Statthalterliche Nachdenklichkeit
Am 18. April findet ein zweites Treffen in der Chorherrenstube statt. Als Sprecher der nunmehr sechsköpfigen Ratsdelegation vertritt Statthalter Hans Conrad Heidegger eine eher nachdenkliche Sicht der Dinge: Die erwähnte Bibelstelle habe nicht alle überzeugen können, denn der Angeklagte habe ja «sÿnem Gott, welchen er für sÿnen Gott erkenne, nit gefluchet, sonder allein schmächlich gredt vom Herren Christo, welchen er nit erkenne». Auch sei es etwas «schwär, einen Menschen hinrichten ze laßen, da in Gfahren stande auch sÿn Seel». Und nicht zuletzt sei «dieser Jud zu sÿner Ungedult veranlaaßet worden durch einen unsren Burgern». Dieser – ein ungenannt bleibender Mann – habe ihn «unden im Wirtshus, wegen er keine Würffel ghebt [gehabt], mißhandlet. In disen Zorn habe er folgends getrunken und also in die lesterlichen Wort usgebrochen». Zum Schluss seiner Rede teilt Heidegger den Kirchenoberen mit, «es achtind hirmit» die Ratsherren, «disen Man vilichten am Läben zu verschonen».
Kontext
Der Würfelzoll war eine regional vom Mittelalter bis ins 17. Jh. verbreitete schikanöse Form des Wegzolls für jüdische Menschen.
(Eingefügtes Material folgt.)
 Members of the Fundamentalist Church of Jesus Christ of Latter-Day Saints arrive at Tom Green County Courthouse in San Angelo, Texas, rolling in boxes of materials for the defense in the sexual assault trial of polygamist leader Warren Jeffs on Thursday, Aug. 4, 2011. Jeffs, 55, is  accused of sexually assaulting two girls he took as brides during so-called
Eine inoffizielle Form dieser antisemitischen Demütigung existierte im Schatten der Zollabgabe: Beim sogenannten Würfelfrevel oder Würfelheischen belästigten, bedrohten oder misshandelten irgendwelche Menschen – häufig betrunkene junge Männer – jüdische Reisende oder Passanten in Gaststätten oder auf offener Strasse, um von ihnen unter Rufen wie «Würfel!» oder «Geld oder Blut!» die Herausgabe von Spielzeug-Würfeln zu erpressen.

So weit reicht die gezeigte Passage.